■ Problem details:
Repeat every line of the material, character for character.
*** Provided records ***
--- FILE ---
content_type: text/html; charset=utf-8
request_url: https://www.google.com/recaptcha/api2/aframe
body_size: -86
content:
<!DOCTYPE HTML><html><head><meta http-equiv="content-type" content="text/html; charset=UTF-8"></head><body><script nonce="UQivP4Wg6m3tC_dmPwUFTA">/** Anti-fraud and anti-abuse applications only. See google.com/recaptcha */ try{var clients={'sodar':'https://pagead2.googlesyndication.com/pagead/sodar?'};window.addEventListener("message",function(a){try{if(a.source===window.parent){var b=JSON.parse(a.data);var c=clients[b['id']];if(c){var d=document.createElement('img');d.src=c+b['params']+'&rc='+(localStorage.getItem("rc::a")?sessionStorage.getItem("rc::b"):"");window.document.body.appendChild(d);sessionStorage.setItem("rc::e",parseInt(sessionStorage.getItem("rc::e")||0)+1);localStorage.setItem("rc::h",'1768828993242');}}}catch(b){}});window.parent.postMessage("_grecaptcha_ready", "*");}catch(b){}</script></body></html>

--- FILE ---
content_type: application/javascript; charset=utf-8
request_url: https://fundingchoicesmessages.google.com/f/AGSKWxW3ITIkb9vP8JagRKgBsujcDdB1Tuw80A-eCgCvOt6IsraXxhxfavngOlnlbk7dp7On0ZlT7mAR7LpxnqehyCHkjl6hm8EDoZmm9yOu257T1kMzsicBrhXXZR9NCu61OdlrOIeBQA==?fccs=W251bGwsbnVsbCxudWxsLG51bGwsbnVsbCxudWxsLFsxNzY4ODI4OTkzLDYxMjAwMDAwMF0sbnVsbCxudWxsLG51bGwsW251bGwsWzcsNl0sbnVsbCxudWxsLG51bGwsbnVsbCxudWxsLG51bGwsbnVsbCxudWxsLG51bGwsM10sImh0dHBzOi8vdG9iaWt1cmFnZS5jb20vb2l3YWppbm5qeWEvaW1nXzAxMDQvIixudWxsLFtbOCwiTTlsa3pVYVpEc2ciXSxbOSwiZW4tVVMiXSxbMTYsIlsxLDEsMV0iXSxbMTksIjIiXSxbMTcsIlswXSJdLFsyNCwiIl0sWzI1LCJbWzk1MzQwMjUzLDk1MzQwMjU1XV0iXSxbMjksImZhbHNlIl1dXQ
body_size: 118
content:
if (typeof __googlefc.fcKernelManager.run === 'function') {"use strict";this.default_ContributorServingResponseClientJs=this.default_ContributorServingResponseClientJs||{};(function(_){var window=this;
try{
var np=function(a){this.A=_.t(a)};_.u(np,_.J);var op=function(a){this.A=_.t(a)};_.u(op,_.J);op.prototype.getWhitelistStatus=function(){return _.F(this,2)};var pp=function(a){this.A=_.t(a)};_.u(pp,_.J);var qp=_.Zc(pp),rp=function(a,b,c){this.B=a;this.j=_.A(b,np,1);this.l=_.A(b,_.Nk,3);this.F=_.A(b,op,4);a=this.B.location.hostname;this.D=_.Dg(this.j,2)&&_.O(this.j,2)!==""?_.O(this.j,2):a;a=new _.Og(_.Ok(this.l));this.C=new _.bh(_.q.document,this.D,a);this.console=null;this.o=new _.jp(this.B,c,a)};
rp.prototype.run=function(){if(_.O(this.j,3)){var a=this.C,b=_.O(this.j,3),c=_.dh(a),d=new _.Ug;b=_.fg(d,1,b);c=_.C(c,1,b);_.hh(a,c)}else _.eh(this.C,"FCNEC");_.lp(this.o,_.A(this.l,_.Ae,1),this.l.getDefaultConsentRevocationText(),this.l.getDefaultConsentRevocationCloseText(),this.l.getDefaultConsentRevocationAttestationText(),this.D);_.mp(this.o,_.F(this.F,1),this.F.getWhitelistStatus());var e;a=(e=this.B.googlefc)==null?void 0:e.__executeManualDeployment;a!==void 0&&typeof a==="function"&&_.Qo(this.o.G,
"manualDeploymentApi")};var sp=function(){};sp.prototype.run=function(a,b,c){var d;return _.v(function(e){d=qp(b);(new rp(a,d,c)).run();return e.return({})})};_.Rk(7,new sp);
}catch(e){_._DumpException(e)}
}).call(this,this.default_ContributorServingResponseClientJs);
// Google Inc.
*** End of Provided records ***
■ Result of the task:
--- FILE ---
content_type: text/html; charset=utf-8
request_url: https://www.google.com/recaptcha/api2/aframe
body_size: -86
content:
<!DOCTYPE HTML><html><head><meta http-equiv="content-type" content="text/html; charset=UTF-8"></head><body><script nonce="UQivP4Wg6m3tC_dmPwUFTA">/** Anti-fraud and anti-abuse applications only. See google.com/recaptcha */ try{var clients={'sodar':'https://pagead2.googlesyndication.com/pagead/sodar?'};window.addEventListener("message",function(a){try{if(a.source===window.parent){var b=JSON.parse(a.data);var c=clients[b['id']];if(c){var d=document.createElement('img');d.src=c+b['params']+'&rc='+(localStorage.getItem("rc::a")?sessionStorage.getItem("rc::b"):"");window.document.body.appendChild(d);sessionStorage.setItem("rc::e",parseInt(sessionStorage.getItem("rc::e")||0)+1);localStorage.setItem("rc::h",'1768828993242');}}}catch(b){}});window.parent.postMessage("_grecaptcha_ready", "*");}catch(b){}</script></body></html>

--- FILE ---
content_type: application/javascript; charset=utf-8
request_url: https://fundingchoicesmessages.google.com/f/AGSKWxW3ITIkb9vP8JagRKgBsujcDdB1Tuw80A-eCgCvOt6IsraXxhxfavngOlnlbk7dp7On0ZlT7mAR7LpxnqehyCHkjl6hm8EDoZmm9yOu257T1kMzsicBrhXXZR9NCu61OdlrOIeBQA==?fccs=W251bGwsbnVsbCxudWxsLG51bGwsbnVsbCxudWxsLFsxNzY4ODI4OTkzLDYxMjAwMDAwMF0sbnVsbCxudWxsLG51bGwsW251bGwsWzcsNl0sbnVsbCxudWxsLG51bGwsbnVsbCxudWxsLG51bGwsbnVsbCxudWxsLG51bGwsM10sImh0dHBzOi8vdG9iaWt1cmFnZS5jb20vb2l3YWppbm5qeWEvaW1nXzAxMDQvIixudWxsLFtbOCwiTTlsa3pVYVpEc2ciXSxbOSwiZW4tVVMiXSxbMTYsIlsxLDEsMV0iXSxbMTksIjIiXSxbMTcsIlswXSJdLFsyNCwiIl0sWzI1LCJbWzk1MzQwMjUzLDk1MzQwMjU1XV0iXSxbMjksImZhbHNlIl1dXQ
body_size: 118
content:
if (typeof __googlefc.fcKernelManager.run === 'function') {"use strict";this.default_ContributorServingResponseClientJs=this.default_ContributorServingResponseClientJs||{};(function(_){var window=this;
try{
var np=function(a){this.A=_.t(a)};_.u(np,_.J);var op=function(a){this.A=_.t(a)};_.u(op,_.J);op.prototype.getWhitelistStatus=function(){return _.F(this,2)};var pp=function(a){this.A=_.t(a)};_.u(pp,_.J);var qp=_.Zc(pp),rp=function(a,b,c){this.B=a;this.j=_.A(b,np,1);this.l=_.A(b,_.Nk,3);this.F=_.A(b,op,4);a=this.B.location.hostname;this.D=_.Dg(this.j,2)&&_.O(this.j,2)!==""?_.O(this.j,2):a;a=new _.Og(_.Ok(this.l));this.C=new _.bh(_.q.document,this.D,a);this.console=null;this.o=new _.jp(this.B,c,a)};
rp.prototype.run=function(){if(_.O(this.j,3)){var a=this.C,b=_.O(this.j,3),c=_.dh(a),d=new _.Ug;b=_.fg(d,1,b);c=_.C(c,1,b);_.hh(a,c)}else _.eh(this.C,"FCNEC");_.lp(this.o,_.A(this.l,_.Ae,1),this.l.getDefaultConsentRevocationText(),this.l.getDefaultConsentRevocationCloseText(),this.l.getDefaultConsentRevocationAttestationText(),this.D);_.mp(this.o,_.F(this.F,1),this.F.getWhitelistStatus());var e;a=(e=this.B.googlefc)==null?void 0:e.__executeManualDeployment;a!==void 0&&typeof a==="function"&&_.Qo(this.o.G,
"manualDeploymentApi")};var sp=function(){};sp.prototype.run=function(a,b,c){var d;return _.v(function(e){d=qp(b);(new rp(a,d,c)).run();return e.return({})})};_.Rk(7,new sp);
}catch(e){_._DumpException(e)}
}).call(this,this.default_ContributorServingResponseClientJs);
// Google Inc.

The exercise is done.